By divine design, men and women are intended to progress together toward perfection and a fulness of glory. Because of their distinctive temperaments and capacities, males and females each bring to a marriage relationship unique perspectives and experiences. The man and the woman contribute differently but equally to a oneness and a unity that can be achieved in no other way. The man completes and perfects the woman and the woman completes and perfects the man as they learn from and mutually strengthen and bless each other. “Neither is the man without the woman, neither the woman without the man, in the Lord”  -Elder Bednar

Thursday, May 3, 2012

Eternal Truth



Family relationships can and will exist beyond the grave.

Thursday, April 26, 2012

Trends in Cohabitation

In class we had a great discussion on different trends in the world today such as people delaying marriage, low birthrates, high unwed birthrates, moms in the workforce, pre-marital sex, and cohabitation. The one that caught my attention the most was cohabitation, because the numbers were extremely high and there has been a lot of research done on cohabitation. And it has been proved to lead to unhealthy relationships and more divorces in future marriages. On Family Profiles I was able to find percentages of cohabitation in recent years. The percentage of women ages 19-44 who have ever cohabited has increased by 75% over the past 20 years. In 1987, one-third of women had ever cohabited, and in 2006-2008, over half (58%) had ever cohabited. And increase in cohabitation exists in every age group. The greatest increase (163%) in cohabitation occurred among women ages 40-44. Over the last two decades, there has been a 40% increase in cohabitation among women ages 19-24. Cohabitation has become a way of things, but not necessarily a happy way. In the past it was believed that cohabitation was the right way to do things, and that it was a sort of testing to see if they could live with their future marriage partner. But that belief has been research a lot, and proved to be wrong. Coupes who cohabit before marriage tend to be less satisfied with their marriages and more likely to divorce, than couples who do not.
A quote from The New York Times on cohabitation says, "Moving from dating to sleeping over to sleeping over a lot to cohabitation can be a gradual slope, one not marked by rings or ceremonies. Couples bypass talking about why they want to live together and what it will mean. When researched ask cohabitants these questions, partners often have different, unspoken, and even unconscious agendas. Women are more likely to view cohabitation as a step toward marriage, while men are more likely to see it as a way to test a relationship or postpone commitment, and this gender asymmetry is associated with negative interactions and lower levels of commitment even after the relationship progresses to marriage. One thing men and women do agree on, however, is that their standards for a live-in partner are lower than they are for a spouse. It is not surprising that cohabiting is a trend toward misery."
The advice here would be, do not live with someone who you are not married to.

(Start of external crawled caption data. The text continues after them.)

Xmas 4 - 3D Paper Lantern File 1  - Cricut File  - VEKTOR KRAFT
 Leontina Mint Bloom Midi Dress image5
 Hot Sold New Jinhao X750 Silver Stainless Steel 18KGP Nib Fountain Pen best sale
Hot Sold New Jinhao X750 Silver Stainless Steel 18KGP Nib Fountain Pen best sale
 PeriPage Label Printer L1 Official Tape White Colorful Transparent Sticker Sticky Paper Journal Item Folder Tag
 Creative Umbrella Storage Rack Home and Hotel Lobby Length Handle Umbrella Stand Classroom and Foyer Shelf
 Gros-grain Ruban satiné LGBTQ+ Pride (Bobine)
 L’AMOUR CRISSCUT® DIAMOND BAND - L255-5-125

Here is a really great talk on marriage and how truly wonderful it can be if the marriage is shaped by eternal principles!  :)
http://www.lds.org/ensign/2001/08/happiness-health-and-marriage?lang=eng





Wednesday, April 18, 2012

My Family! :)

This is my family and I love them so much. Josh is 13, Jacob is 15 and Samantha is 17. Families are really important and they bring us true happiness in life. I am looking forward to learning more about family relationships in this course and I hope to gain a lot of useful information that can help my family and my future family.